When you’re ready for your next day of exploring the city, venture over to the Rittenhouse Square neighborhood west of the city center to visit The Franklin Institute, Philly’s most visited museum. Inside is the Benjamin Franklin National Memorial, a towering, 20-foot-tall statue of the great man himself. The museum dates back to 1824 and explores science in a wide range of disciplines including everything from sports to space. There is enough here to spend an entire day or longer, with highlights that include the Sports Challenge, an exhibit that uses virtual-reality technology to illustrate the physics of sports; a fully equipped weather station; the largest collection of artifacts from the Wright brothers’ workshop; and a simulated earth-orbit research station.
Just a half-mile northwest is the famed Philadelphia Museum of Art, where many visitors head just to climb the 72 stone steps before its entrance.

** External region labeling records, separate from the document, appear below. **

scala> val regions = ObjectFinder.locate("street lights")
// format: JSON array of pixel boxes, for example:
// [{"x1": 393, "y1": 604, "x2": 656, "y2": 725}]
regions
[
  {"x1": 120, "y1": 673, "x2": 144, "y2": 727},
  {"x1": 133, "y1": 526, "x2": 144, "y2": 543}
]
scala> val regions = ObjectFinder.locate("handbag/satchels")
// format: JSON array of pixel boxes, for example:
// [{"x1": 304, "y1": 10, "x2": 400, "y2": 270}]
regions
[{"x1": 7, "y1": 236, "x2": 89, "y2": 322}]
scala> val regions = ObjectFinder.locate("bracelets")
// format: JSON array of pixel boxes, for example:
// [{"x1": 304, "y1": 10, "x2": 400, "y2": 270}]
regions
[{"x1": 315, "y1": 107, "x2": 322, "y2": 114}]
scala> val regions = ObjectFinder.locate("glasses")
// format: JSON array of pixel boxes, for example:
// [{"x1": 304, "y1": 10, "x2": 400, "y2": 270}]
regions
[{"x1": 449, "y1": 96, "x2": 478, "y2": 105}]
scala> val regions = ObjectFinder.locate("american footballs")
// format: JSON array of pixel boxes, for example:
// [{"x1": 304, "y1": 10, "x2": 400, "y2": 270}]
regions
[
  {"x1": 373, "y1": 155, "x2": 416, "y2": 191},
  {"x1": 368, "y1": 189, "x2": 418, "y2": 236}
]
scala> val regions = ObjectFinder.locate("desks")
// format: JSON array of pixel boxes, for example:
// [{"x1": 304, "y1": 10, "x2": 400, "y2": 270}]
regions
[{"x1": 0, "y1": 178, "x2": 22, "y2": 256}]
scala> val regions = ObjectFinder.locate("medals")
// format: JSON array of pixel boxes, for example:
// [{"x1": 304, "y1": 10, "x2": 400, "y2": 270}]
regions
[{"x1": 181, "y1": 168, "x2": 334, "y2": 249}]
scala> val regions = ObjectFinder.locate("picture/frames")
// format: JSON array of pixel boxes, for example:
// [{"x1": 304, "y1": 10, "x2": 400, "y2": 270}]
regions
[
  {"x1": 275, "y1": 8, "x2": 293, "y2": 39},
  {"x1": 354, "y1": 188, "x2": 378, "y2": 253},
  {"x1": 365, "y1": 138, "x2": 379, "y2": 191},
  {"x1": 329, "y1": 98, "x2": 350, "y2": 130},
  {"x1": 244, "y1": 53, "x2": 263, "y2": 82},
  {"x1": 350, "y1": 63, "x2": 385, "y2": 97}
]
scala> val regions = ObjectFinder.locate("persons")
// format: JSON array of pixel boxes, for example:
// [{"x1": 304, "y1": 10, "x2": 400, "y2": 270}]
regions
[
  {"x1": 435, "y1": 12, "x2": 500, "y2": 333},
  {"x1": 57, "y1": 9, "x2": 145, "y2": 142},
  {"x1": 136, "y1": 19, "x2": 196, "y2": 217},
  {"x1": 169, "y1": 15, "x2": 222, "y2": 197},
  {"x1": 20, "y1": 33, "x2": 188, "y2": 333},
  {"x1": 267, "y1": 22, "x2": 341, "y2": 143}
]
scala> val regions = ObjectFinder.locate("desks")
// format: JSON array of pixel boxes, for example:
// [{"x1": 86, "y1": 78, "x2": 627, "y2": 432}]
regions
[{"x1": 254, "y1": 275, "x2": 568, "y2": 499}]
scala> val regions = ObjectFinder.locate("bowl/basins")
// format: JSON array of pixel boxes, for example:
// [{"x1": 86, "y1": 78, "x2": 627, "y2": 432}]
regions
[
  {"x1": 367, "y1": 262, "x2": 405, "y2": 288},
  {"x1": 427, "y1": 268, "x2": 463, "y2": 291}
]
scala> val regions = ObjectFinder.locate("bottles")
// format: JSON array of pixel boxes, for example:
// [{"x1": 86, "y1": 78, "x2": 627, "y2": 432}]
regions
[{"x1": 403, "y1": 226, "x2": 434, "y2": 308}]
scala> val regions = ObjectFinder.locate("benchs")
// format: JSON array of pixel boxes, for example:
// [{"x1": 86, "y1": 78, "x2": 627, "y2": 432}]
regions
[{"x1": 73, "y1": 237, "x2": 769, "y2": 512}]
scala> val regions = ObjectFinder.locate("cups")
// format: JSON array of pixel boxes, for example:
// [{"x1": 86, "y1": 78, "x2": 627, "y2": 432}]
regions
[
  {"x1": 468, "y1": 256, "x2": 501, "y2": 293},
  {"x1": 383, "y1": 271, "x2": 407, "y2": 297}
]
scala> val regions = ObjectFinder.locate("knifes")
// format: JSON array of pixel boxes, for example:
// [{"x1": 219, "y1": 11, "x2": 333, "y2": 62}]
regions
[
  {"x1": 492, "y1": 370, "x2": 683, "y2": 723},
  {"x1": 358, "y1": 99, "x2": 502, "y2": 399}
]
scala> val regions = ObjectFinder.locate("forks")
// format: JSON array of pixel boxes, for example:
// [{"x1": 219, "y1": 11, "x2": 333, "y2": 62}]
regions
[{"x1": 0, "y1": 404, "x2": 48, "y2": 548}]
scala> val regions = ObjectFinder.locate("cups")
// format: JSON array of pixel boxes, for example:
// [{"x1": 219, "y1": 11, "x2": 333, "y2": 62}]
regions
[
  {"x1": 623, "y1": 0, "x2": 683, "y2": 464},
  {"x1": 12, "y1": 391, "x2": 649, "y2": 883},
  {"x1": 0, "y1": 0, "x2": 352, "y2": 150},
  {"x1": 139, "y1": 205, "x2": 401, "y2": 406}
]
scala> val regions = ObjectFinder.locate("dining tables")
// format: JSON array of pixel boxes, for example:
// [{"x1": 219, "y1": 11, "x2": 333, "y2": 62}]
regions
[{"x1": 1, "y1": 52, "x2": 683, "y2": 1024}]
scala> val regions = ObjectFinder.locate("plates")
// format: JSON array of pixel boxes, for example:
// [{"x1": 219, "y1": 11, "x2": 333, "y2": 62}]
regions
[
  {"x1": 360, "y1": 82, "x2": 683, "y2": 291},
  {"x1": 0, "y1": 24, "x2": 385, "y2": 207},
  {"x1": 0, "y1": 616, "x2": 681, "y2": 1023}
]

They’re now referred to as the “Rocky Steps,” due to the classic scene in the Oscar-winning film, Rocky. A bronze statue of Rocky sits at the bottom right of the steps, providing a popular photo op for visitors. At the top you’ll enjoy commanding views of Philadelphia City Hall, Eakins Oval and Benjamin Franklin Parkway.
The museum itself includes such vast collections that it’s the third-largest art museum in the country, and considered a must-see cultural attraction. Some of its most impressive pieces include works by Matisse, Van Gogh and Picasso as well as a Japanese teahouse and a 17th-century Chinese palace hall.
After all this exploring, you’re likely to experience some serious hunger pangs, but you’ll have no problem getting a great bite to eat anywhere in this city. In fact, within walking distance of The Franklin Institute and the Philadelphia Museum of Art is The Oval. During the summer it features a rotating lineup of food trucks, with local favorites such as Sum Pig, Seet Box, Chewy’s and Lil’ Pop Shop. Keep an eye out for Sweet Box Cupcakes, another local favorite, when you’re craving something sweet. Beware — you’ll want to try everything on the menu and they’re incredibly addicting. But you’ve been walking all day, right?
Philidelphia is a gorgeous, historic city that would be nearly impossible to cover in just a weekend. But with the right know-how, you can cover a lot of ground and enjoy a little fun, a little food and a lot of great sites in the City of Brotherly Love.